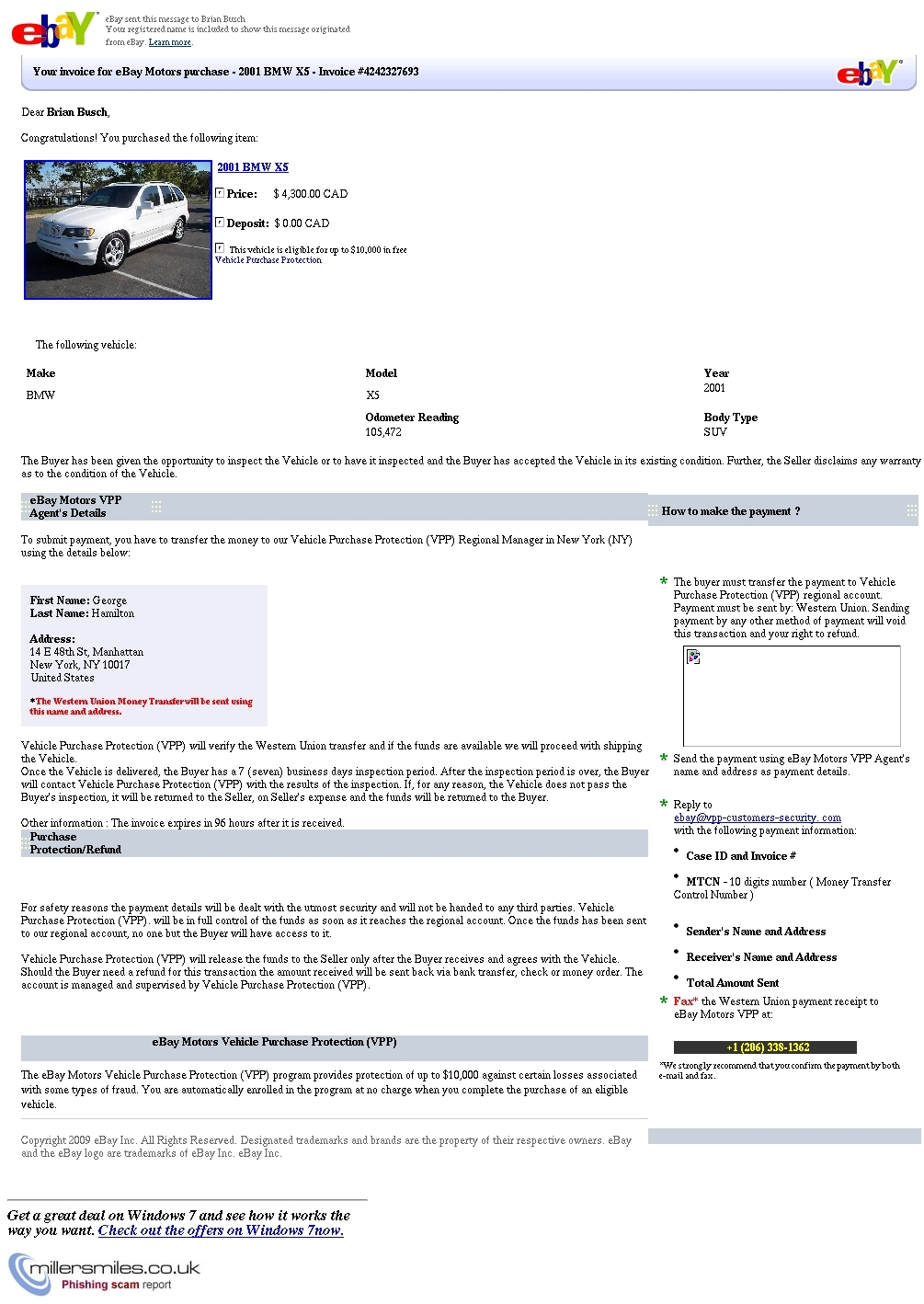 your invoice for ebay motors purchase 2001 bmw x5 invoice ebay invoice scam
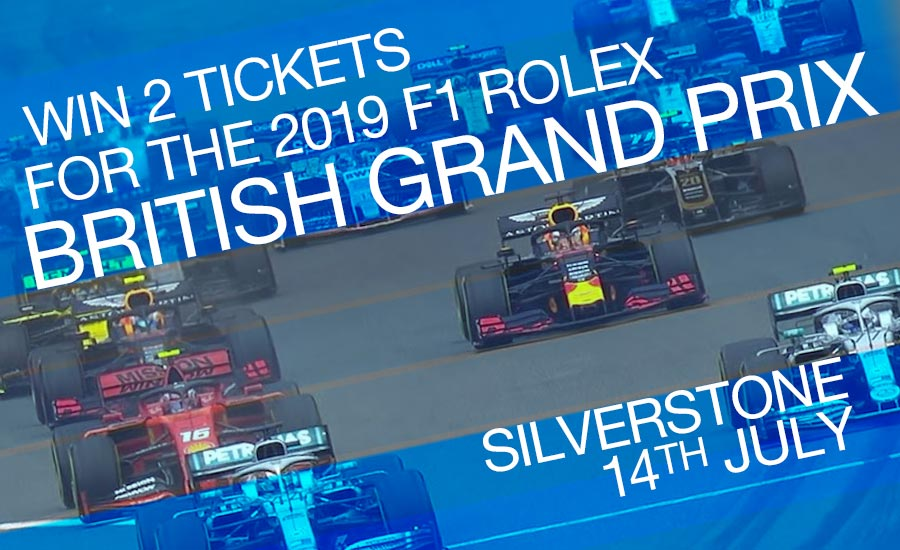 Win tickets for F1 British GP 2019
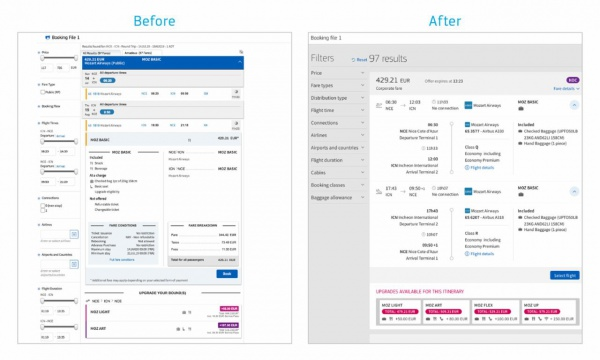 Amadeus Selling Platform Connect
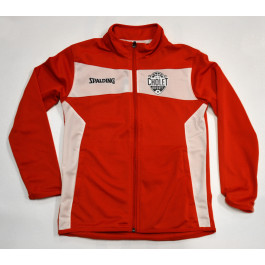 EVOLUTION II CLASSIC JACKET ROUGE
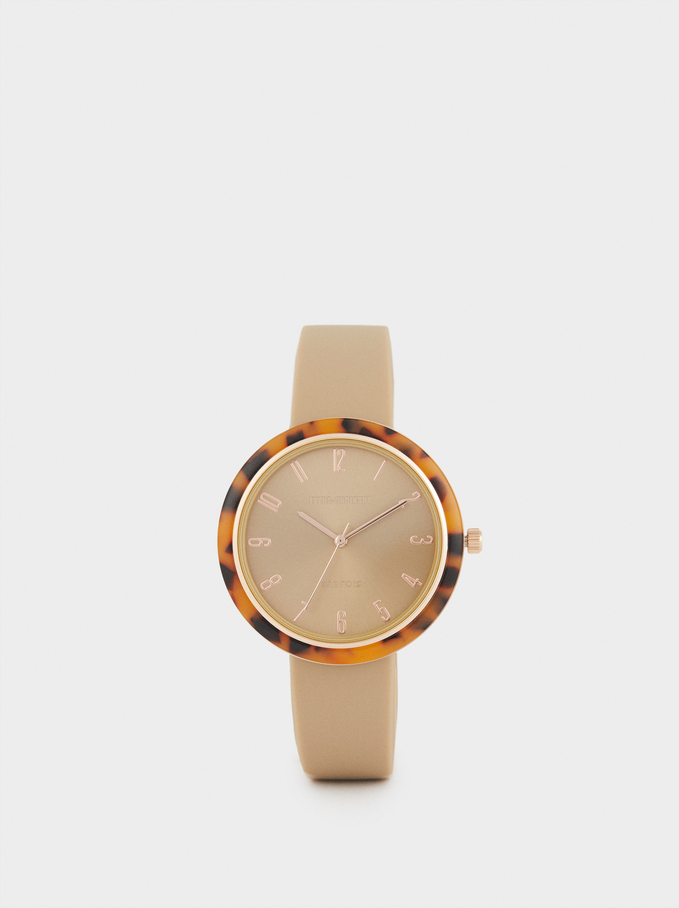 Watch With Tortoiseshell Bezel, Beige, hi-res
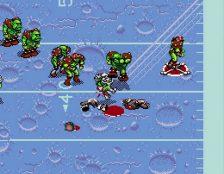 Mutant League Football - Mega Drive trucchi videogame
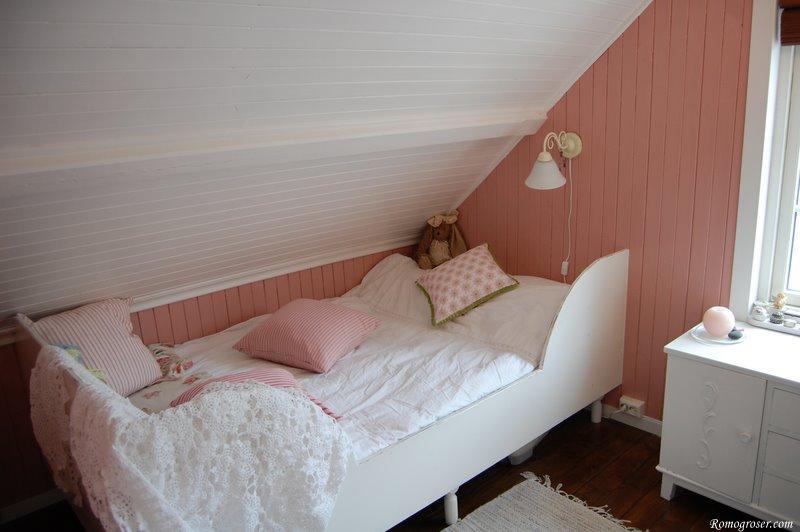 seng 120 cm bred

========================================================================

> What is required
Nothing but an exact copy of the data, without pictures, should be returned.

> Worked solution
 your invoice for ebay motors purchase 2001 bmw x5 invoice ebay invoice scam
 Win tickets for F1 British GP 2019
 Amadeus Selling Platform Connect
 EVOLUTION II CLASSIC JACKET ROUGE
 Watch With Tortoiseshell Bezel, Beige, hi-res
 Mutant League Football - Mega Drive trucchi videogame
 seng 120 cm bred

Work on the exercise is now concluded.